However, one issue that could affect the recent wave of sexual harassment allegations is the statute of limitations for coverage to be triggered.

The statute of limitations for filing a discrimination charge with the EEOC is 180 days. The statute does vary by state so it’s possible there’s a window of opportunity to file in a certain state beyond the 180 days, Kelly stated.

Some claimants are choosing to file under RICO (Racketeer Influenced and Corrupt Organizations Act), which does not expressly establish a period of limitations. “We saw this with some of the Weinstein claims and now there’s a group of women bringing a claim under RICO,” he said. “That’s one reason why they might bring charges under RICO.”

Another reason claims might be filed under RICO, according to Kelly, is that damages can be much higher.
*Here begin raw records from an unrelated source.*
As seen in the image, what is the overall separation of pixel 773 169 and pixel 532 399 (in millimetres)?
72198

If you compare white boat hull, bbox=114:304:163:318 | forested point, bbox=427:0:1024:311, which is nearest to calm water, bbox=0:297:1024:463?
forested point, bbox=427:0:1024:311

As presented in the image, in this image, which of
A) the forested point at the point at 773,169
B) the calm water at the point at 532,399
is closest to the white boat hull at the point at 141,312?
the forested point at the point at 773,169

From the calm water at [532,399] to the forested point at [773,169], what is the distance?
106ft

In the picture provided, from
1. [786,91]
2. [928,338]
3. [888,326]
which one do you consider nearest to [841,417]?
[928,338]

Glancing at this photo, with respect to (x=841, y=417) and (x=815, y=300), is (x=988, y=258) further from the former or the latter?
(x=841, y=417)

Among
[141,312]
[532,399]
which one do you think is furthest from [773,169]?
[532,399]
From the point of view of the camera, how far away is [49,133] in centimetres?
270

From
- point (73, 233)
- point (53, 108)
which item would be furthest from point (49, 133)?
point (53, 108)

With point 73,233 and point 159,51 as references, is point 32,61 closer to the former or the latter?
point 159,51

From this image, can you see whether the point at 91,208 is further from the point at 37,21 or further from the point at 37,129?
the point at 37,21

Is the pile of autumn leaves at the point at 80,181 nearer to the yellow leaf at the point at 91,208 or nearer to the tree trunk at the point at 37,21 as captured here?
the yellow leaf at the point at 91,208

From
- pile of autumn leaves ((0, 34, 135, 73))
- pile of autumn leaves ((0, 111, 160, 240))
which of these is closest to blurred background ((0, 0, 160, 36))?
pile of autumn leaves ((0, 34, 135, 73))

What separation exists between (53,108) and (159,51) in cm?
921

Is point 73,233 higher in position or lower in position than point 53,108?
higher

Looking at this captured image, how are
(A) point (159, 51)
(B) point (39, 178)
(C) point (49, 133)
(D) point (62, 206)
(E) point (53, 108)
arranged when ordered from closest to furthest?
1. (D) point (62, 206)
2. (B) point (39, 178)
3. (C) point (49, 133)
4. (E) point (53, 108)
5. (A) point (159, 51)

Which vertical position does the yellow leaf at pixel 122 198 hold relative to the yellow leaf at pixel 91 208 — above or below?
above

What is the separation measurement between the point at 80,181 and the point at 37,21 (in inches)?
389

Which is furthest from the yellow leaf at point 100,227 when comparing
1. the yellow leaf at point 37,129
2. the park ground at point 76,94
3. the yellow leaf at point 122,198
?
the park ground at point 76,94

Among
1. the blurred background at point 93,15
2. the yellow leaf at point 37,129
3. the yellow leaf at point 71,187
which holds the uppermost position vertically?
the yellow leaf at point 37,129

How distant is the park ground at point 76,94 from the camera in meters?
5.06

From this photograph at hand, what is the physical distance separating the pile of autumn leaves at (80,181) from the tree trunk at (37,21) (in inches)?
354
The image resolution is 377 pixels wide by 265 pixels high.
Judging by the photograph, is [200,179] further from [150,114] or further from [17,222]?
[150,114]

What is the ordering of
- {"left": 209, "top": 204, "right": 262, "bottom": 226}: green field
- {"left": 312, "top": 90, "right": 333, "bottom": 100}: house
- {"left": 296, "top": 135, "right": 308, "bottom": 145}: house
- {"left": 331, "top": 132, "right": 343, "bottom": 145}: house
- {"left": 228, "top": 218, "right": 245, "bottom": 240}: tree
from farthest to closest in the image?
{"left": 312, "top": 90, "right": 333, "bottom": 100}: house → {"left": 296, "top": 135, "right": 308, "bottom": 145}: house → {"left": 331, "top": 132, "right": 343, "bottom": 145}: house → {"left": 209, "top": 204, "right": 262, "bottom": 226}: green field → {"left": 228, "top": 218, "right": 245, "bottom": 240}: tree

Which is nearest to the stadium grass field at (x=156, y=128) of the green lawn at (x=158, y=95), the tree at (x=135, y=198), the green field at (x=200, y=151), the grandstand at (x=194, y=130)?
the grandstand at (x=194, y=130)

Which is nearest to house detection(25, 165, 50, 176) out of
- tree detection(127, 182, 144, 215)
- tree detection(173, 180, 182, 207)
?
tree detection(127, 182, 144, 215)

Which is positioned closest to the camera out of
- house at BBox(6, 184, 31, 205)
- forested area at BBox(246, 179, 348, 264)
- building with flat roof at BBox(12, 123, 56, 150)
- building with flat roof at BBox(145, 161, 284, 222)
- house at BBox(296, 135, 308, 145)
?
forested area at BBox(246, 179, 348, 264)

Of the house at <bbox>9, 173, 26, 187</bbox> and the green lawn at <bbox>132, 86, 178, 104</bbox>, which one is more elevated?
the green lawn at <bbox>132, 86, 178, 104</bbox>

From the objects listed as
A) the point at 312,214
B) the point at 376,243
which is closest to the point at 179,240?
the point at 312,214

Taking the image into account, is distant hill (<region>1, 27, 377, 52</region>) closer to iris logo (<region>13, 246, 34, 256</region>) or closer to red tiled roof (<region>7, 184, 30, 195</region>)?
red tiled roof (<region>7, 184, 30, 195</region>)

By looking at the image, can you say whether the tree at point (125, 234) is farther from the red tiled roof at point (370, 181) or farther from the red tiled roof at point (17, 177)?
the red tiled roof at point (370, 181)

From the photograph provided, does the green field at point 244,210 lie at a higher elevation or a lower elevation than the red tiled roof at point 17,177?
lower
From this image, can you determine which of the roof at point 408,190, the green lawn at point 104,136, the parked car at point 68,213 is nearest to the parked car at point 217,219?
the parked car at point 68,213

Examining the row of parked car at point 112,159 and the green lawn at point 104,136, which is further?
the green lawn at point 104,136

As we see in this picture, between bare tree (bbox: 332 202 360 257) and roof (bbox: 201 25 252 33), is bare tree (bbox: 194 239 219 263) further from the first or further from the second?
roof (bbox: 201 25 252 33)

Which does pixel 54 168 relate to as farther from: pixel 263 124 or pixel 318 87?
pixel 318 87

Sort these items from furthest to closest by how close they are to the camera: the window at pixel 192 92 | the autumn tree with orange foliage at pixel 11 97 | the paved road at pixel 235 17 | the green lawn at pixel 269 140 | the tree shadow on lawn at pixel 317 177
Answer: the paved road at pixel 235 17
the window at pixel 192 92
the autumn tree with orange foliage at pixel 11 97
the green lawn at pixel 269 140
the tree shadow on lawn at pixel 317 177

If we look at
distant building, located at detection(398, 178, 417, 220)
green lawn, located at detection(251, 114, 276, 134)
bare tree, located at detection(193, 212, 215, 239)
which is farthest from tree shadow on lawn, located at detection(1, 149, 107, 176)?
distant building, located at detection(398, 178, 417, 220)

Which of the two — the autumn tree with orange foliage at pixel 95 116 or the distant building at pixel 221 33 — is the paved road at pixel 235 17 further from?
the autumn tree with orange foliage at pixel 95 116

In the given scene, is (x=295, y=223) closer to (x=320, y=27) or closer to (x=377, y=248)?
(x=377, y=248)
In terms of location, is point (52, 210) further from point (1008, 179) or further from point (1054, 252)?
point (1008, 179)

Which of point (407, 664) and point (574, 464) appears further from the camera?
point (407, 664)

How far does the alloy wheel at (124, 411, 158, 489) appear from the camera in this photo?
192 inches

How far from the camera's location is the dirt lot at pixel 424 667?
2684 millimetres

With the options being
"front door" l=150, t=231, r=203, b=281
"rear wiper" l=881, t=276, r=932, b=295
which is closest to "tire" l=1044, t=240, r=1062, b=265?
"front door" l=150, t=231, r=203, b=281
Sexual harassment coverage is commonly broad, with no sublimit for sexual harassment, according to Marie-France Gelot, senior vice president of the insurance and claims counsel at Lockton. Coverage under an EPLI policy goes to both employees, and in most policies today, also for third parties including clients, customers and vendors. “It’s not just employees, it’s a vendor of the company, a customer of the company.” Any party – employee, customer, vendor – alleging they are sexually harassed by someone from the insured employer can trigger coverage, she said.

Some policies provide broader coverage than others, so it’s important for employers and their agents and brokers to review all terms and conditions, she said.

For example, many EPLI policies have bodily injury exclusions, but some don’t, notes Gelot. “The bodily injury exclusion in a sexual harassment conversation would draw a very hard line if harassment leads to something like rape,” she said. “But I’ve had cases where you had a rape by an employee that the EPLI insurer has had to cover despite the fact that the company didn’t want the carrier to cover it. The carrier had to cover it because there was no bodily injury exclusion, and the coverage was so broad.”

Another example, according to Zola, is that coverage could possibly be voided if certain individuals in a workplace knew about the alleged harassment.

“The real question is going to be who does the policy identify as being a person whose knowledge is sufficient to exclude coverage,” Zola said. “The language is different on policies, but some typical language is fact, circumstance, situation or event that reasonably would be regarded as a basis for a claim. That language being imprecise, I think, is fertile grounds for factual disputes as to when a company or officers or directors of a company should have known that a claim was likely based on the knowledge they had at the time.”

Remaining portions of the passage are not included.